Cannibalizing past creativity again
Dec. 14th, 2002 11:25 pm
A post of
mamishka’s
- One-N Canon is archived on Jo Walton’s Interstichia page, and she seems to have almost consistently misspelled my last name.
- This parody of part of Kipling’s “In the Neolithic Age” was inspired by an argument over software interfaces. I’ve always liked this Kipling, even though the savage wit of the first half (“And I left my views on Art, barbed and tanged, below the heart”) undermines the message it seems to be advocating.
- More Kipling — “A Keebler Song” after “A Pict Song”. I’m not as fond of “A Pict Song” as most sf fans seem to be; it seems to feed into a widespread affection for a kind of kneejerk faux-anti-authoritarianism. (Mind, I have a healthy respect for real, earnest, thoughtful anti-authoritarianism.)

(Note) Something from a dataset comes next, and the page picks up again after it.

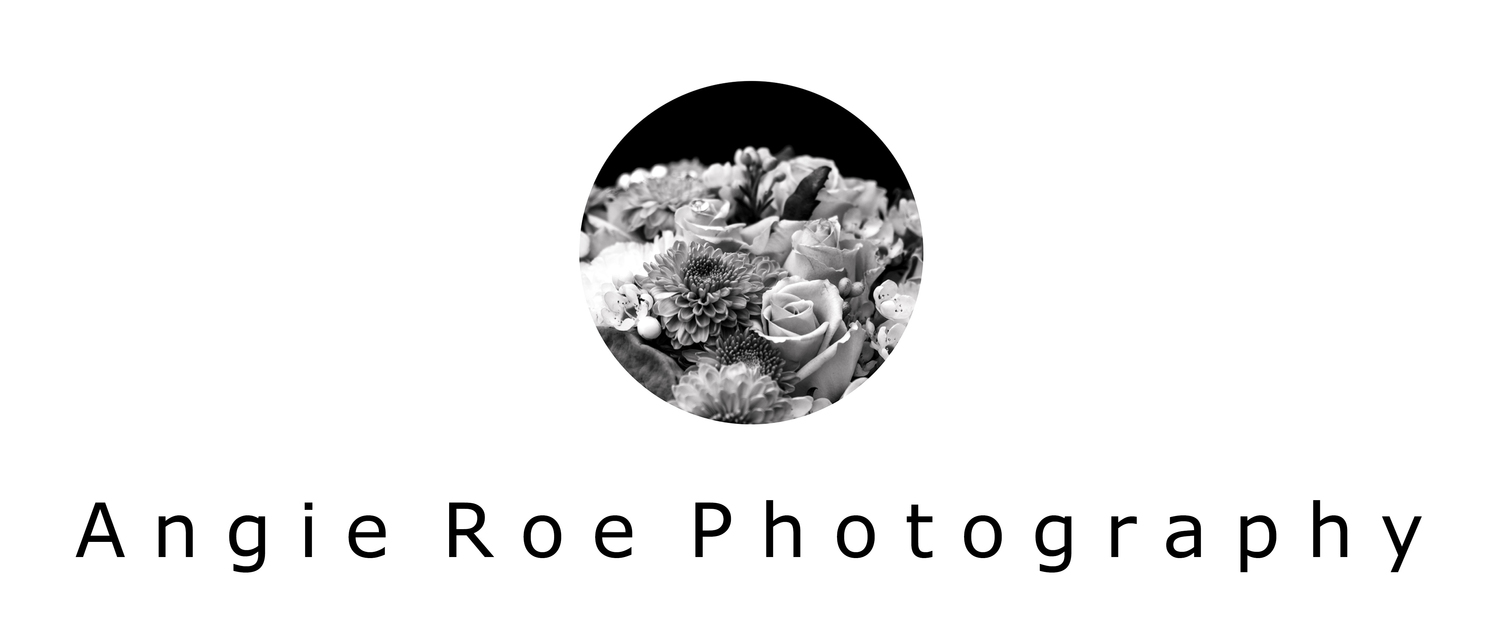 Angie Roe Photography | Professional Photographer, Perth, Avon Valley, Wheatbelt & Surrounds
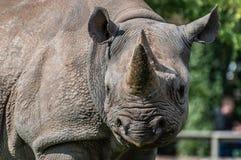 Un primo piano di un rinoceronte nero allo zoo immagini stock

- “Attention all passengers” is a parody of the opening of the Tao Te Ching. For a while I was using the last three lines as a .sig quote.
- “Three quarks for muster Mark”, Tolkein meets Joyce meets modern physics. My favorite thing about this one is that it’s one of the top-rated Google returns for the title phrase, which is a quote from Joyce’s Finnigans Wake. I got email earlier this year from a translator asking me about a song of that title that shows up in a 1992 novel; he wasn’t familiar with the Joyce, and assumed it was a reference to my parody.
- This short parody of “Particle Man” came in the wake of the December 2000 Bush v. Gore decision.
- A one-verse “Modern Major General” parody that confuses even me at two years’ remove.
- A team effort: Pamela Dean and I, cross-breeding “Jabberwocky” with “Witch of the Westmorland”.
- This isn’t poetry. I’m not quite sure what it is. Or this, which isn’t even parody.